Welthy* Fisher first went to Asia 60 years ago. The daughter of a Rome, N.Y., Methodist businessman, she took a job as headmistress of a missionary school for girls in Nanchang, China. When she was 43, she married the Methodist Bishop of India and Burma, Frederick Fisher, and through him came to know Mohandas Gandhi. She first met the Mahatma in 1926, sat with him for five hours while he meditated. Years after she was widowed and just before his own death, Gandhi urged her to go to work in India's villages.
Lanterns & Bicycles. As the author of eight straightforward books, Mrs. Fisher is impressed by plain talk. She hit upon the scheme of teaching unlettered peasants to read and write a basic Hindi vocabulary, which she compiled by comparing lists of words most commonly used in the marketplace and household. At its opening in 1953, Literacy Village was one-half a bungalow in Allahabad, a few workers, and a few booklets within the vocabulary range. Today, it is a compound of 20 brick buildings on a country road outside Lucknow, with a courtyard, an ashram for prayer, and a well-worked-out philosophy.
At any one time there may be 100 students, most of them already educated Indians, taking such courses as "Literacy--Its Concepts and Purposes" and "Working with Adults." Some stay two months, others take a 15-day quickie course, many learn agricultural and medical techniques in the bargain; afterward, they are either assigned to a village or teach in their home communities.

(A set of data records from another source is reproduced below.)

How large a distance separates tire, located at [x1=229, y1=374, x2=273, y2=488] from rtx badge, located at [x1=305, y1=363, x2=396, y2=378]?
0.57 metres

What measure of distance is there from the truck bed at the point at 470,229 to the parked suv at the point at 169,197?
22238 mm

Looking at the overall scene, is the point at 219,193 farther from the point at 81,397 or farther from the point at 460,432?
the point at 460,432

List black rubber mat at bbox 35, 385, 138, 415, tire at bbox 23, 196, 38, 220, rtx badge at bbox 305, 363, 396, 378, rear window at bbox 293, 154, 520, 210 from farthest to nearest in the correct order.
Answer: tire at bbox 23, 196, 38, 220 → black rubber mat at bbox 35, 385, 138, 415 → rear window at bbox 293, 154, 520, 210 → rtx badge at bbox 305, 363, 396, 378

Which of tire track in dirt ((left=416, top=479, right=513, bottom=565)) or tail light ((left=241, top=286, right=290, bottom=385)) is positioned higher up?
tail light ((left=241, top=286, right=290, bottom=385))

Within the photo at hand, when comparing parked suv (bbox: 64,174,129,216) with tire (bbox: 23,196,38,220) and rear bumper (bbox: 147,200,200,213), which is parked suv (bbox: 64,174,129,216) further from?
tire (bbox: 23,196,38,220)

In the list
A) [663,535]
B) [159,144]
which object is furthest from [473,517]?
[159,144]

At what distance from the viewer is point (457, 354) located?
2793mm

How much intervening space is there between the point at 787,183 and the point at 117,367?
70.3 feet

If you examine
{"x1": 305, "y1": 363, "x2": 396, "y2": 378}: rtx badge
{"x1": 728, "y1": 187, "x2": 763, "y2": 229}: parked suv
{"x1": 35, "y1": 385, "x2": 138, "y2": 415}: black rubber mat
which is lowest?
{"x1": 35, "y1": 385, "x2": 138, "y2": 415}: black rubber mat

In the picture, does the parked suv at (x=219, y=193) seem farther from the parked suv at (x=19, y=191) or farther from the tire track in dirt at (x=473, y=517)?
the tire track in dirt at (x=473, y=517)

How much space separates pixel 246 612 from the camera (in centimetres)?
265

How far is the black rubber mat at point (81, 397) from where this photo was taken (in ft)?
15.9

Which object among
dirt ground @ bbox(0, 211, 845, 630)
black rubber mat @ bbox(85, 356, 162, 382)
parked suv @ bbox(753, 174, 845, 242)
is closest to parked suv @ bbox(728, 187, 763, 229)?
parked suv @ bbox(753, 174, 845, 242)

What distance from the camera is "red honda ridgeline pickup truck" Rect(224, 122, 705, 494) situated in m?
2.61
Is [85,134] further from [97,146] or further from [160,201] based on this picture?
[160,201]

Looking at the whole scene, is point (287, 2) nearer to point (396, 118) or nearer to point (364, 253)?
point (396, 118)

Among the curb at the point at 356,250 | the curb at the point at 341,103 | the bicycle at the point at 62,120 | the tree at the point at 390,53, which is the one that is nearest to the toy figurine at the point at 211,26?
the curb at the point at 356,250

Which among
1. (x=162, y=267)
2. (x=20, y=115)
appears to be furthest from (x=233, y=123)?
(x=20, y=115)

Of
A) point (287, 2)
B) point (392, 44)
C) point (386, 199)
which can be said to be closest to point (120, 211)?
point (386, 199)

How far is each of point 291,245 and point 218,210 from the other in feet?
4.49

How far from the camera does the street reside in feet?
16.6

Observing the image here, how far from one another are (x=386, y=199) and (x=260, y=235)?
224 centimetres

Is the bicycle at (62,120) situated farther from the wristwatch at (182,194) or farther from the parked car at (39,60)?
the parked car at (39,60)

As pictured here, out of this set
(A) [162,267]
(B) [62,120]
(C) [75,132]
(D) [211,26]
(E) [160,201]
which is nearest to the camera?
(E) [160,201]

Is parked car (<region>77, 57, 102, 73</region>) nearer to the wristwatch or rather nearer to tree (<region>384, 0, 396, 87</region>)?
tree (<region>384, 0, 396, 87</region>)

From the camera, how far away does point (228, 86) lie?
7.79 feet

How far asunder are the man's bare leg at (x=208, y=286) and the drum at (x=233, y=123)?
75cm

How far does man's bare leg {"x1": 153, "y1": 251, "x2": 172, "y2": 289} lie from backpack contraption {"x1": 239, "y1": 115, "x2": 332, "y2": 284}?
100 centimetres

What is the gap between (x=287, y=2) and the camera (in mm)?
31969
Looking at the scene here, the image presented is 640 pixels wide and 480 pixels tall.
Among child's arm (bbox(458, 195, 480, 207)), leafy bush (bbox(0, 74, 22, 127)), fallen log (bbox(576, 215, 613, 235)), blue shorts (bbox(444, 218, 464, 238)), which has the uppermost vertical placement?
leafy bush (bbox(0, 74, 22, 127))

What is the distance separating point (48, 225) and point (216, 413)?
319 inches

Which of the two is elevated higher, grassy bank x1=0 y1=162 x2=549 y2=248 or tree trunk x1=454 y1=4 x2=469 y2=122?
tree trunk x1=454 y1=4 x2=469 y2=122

Puppets & Bells. The Fisher-trained teacher going into a village does not make a sales pitch but lets puppets do his talking. The school has a puppetry department, and the performances never fail to draw crowds of willing listeners. Then the teacher is ready to begin. Paid between $4 and $13 a month depending on his duties, he usually works by day under a porch awning or in the evening by lantern light. He teaches by phonetic method, drawing the flowery Hindi characters on a blackboard and showing how they are combined into words. When the course is over, Mrs. Fisher's library workers will pedal into town on bicycles, ringing bells and advertising books for lending.
This technique has earned Literacy Village a $100,000 U.S. Government grant, half of which will go toward new literacy programs in other Indian languages. That's how Welthy Fisher wants it. Spry and quick-witted, she carries a walking stick she doesn't need, is planning to train agricultural workers on new acreage she has acquired near Literacy Village, and divides her time between leading her staff in Lucknow and raising funds in the U.S.
*A spelling switch on Wealthy, given in the Puritan tradition of naming girls for virtues (Faith, Content, Honor).